Re: Archaic H. sapiens???

Michael McBroom (
Thu, 02 Jan 1997 09:32:34 -0500

Al Curtis wrote:

> I asked this question in a recent post but got no responses. Just what
> distinguishes archaic H. sapiens from H. erectus (besides brain size)
> and were they actually slightly more evolved H. erecti? Who decided
> that they were in fact sapiens? The term "archaic" H. sapiens seems
> rather vague to me. Thanks in advance

Until recently, I'd had the same questions. As other responses to your
question will show, archaic H.s. are generally grouped into a catch-all
category because they don't quite fit anywhere else.

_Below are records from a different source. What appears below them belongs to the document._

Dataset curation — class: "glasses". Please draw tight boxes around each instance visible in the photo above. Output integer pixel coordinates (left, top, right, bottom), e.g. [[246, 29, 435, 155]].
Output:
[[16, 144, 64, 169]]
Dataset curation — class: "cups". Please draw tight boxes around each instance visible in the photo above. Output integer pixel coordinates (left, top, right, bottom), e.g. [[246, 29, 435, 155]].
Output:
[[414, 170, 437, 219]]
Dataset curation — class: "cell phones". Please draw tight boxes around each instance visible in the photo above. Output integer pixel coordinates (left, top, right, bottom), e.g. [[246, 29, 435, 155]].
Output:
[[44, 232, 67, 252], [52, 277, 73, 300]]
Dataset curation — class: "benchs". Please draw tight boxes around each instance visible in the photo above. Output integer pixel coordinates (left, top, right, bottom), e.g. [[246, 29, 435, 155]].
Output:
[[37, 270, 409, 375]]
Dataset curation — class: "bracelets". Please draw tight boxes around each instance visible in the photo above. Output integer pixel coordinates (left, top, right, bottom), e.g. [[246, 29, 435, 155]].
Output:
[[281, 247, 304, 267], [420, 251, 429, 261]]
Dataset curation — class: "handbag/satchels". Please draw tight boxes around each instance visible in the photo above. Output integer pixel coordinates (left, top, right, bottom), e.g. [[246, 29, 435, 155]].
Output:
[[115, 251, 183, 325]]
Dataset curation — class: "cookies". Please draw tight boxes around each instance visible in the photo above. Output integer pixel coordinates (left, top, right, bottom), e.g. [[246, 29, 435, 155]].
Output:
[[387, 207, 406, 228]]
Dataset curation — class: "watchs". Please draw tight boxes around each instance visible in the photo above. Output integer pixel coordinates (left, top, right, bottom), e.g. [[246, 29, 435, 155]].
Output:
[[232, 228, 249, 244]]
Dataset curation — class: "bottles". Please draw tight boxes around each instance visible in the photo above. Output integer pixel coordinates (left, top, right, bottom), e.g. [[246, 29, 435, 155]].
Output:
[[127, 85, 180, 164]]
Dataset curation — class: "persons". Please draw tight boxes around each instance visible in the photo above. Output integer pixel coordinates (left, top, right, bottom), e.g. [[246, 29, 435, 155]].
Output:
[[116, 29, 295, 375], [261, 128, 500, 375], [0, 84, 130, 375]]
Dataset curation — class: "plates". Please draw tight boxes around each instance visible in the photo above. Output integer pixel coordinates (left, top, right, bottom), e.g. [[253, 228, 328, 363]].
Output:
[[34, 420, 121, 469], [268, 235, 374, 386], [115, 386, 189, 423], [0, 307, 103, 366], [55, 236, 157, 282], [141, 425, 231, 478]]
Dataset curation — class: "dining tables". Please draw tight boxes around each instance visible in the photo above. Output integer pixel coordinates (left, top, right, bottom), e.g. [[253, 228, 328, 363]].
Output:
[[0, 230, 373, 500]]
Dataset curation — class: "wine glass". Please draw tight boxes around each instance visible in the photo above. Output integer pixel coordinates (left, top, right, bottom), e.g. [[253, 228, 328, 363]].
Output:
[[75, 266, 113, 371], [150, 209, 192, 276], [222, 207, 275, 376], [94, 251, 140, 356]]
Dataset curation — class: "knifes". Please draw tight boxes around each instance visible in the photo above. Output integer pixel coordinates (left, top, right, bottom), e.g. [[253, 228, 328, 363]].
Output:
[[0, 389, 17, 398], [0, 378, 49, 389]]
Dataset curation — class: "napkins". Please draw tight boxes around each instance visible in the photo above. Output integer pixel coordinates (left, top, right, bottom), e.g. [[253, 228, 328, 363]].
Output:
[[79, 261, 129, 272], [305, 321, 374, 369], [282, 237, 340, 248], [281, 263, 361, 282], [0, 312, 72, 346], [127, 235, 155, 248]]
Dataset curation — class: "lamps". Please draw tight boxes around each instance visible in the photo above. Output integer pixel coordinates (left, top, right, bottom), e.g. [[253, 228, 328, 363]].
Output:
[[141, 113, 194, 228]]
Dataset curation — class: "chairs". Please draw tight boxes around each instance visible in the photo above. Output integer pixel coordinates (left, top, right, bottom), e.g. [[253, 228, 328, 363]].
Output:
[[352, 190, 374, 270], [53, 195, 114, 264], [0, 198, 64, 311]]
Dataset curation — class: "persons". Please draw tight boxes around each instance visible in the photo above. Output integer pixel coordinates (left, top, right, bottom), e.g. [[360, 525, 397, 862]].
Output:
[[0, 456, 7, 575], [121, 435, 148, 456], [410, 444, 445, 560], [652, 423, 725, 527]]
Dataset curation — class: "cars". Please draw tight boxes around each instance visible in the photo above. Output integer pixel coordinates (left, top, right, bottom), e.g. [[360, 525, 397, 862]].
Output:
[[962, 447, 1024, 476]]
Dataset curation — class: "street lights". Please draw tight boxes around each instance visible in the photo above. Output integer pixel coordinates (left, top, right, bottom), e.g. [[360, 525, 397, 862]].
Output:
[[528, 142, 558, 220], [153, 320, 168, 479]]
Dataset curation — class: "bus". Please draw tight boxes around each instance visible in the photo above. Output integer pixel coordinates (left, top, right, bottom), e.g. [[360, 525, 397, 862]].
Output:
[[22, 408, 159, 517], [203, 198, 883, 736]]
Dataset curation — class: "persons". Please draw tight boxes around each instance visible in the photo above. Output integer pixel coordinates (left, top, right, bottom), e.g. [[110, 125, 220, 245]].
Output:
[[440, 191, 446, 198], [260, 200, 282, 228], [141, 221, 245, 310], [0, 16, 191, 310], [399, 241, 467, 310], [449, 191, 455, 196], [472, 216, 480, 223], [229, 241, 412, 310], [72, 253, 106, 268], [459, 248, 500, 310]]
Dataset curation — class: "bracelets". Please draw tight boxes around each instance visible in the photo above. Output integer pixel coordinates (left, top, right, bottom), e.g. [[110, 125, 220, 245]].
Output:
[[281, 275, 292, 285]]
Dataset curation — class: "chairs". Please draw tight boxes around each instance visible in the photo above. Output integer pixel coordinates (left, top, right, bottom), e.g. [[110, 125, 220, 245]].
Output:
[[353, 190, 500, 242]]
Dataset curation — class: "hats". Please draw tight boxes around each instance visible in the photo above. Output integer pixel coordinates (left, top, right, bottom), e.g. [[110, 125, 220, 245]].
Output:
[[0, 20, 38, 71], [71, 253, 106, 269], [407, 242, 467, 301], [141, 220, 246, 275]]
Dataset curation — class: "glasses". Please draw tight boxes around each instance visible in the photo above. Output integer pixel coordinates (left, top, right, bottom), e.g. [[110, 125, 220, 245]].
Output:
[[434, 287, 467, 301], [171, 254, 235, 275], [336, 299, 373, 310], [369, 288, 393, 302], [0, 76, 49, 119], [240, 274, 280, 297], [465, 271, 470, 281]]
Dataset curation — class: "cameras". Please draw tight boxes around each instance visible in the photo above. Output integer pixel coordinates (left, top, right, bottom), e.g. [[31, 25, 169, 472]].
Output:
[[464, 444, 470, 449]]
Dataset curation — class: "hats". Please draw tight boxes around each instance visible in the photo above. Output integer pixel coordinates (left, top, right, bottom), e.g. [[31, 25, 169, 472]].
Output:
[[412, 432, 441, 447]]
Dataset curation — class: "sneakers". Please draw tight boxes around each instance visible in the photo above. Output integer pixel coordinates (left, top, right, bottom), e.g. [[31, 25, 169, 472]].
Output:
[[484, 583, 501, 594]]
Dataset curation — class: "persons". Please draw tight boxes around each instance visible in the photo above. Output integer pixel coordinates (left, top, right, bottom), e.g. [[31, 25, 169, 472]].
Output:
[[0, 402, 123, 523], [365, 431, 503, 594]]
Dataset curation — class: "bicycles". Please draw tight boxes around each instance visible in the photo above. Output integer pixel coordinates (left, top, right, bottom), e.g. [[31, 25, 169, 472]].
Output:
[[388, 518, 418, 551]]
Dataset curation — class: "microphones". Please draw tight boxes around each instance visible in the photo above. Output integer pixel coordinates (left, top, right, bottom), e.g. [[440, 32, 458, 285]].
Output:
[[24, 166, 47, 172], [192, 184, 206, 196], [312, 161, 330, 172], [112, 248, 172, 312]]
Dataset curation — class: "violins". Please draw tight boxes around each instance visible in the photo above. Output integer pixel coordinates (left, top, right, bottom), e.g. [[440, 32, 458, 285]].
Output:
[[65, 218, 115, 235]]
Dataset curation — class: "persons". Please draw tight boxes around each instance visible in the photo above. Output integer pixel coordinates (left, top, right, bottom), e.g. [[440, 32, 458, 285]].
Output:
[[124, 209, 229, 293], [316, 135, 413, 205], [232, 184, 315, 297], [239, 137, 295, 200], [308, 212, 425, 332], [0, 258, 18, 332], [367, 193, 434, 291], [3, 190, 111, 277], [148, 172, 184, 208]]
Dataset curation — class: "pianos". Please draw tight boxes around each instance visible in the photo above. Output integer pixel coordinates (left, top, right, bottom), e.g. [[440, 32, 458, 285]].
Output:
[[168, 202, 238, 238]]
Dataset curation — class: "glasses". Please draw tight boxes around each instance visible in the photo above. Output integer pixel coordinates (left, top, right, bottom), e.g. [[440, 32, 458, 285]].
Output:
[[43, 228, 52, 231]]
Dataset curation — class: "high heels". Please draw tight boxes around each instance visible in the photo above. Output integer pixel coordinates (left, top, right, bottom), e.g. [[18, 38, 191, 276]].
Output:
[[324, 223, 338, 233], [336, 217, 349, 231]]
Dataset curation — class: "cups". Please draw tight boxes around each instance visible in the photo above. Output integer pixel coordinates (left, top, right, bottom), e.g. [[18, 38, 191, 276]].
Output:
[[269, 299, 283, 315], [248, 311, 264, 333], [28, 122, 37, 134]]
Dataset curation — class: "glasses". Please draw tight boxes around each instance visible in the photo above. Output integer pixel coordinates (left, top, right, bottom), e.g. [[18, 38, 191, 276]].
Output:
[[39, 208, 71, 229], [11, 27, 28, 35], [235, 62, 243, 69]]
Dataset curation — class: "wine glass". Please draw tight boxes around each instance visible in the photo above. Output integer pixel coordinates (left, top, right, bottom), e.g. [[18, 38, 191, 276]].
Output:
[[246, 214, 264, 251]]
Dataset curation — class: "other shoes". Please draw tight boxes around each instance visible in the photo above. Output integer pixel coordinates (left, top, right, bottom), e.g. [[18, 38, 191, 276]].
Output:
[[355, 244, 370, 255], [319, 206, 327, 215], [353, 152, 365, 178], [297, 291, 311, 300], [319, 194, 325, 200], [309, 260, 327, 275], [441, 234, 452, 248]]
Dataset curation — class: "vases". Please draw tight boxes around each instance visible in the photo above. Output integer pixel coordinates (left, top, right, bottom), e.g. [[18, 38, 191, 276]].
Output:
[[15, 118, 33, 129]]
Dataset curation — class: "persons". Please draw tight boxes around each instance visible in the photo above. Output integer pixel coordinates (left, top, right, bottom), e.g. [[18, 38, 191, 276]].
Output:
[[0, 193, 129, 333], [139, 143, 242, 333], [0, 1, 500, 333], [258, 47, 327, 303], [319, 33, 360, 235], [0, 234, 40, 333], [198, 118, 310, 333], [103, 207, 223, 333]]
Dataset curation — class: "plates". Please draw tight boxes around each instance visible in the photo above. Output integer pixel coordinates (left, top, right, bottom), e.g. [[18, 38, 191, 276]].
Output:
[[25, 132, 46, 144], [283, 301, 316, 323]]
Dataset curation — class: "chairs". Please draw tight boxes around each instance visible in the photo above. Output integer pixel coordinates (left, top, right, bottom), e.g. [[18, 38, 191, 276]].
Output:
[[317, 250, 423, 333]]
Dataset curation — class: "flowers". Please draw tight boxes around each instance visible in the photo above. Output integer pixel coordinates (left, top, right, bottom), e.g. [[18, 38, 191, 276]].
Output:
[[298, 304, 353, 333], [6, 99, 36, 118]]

I'm a student of linguistics whose specialty is the biological origins
of language. Recently, in my research, I came across some information
that casts a new light (to me, at least -- the information is not new)
on at least some of the archaic specimens. While the exterior
appearance to an archaic skull may resemble a large-brained H erectus in
some ways, or a Neanderthal without the protruding face in others, the
most telling difference is in an area that is not so obvious: the
basicranial area. Reconstructions of the vocal tract done by Philip
Lieberman (see his book, _On the Origins of Language_, 1975 -- a little
old, but still one of the best resources on the subject) indicate that
some archaic specimens had vocal tracts that were essentially modern in
appearance, in sharp contrast to the vocal tracts of H.e. and
Neanderthal. This characteristic is highly significant, since it is
most likely an indicator of the beginnings of true, full-blown language
in the genus. When looked at from that perspective, these specimens are
entirely deserving of their H.s. categorization. IMHO.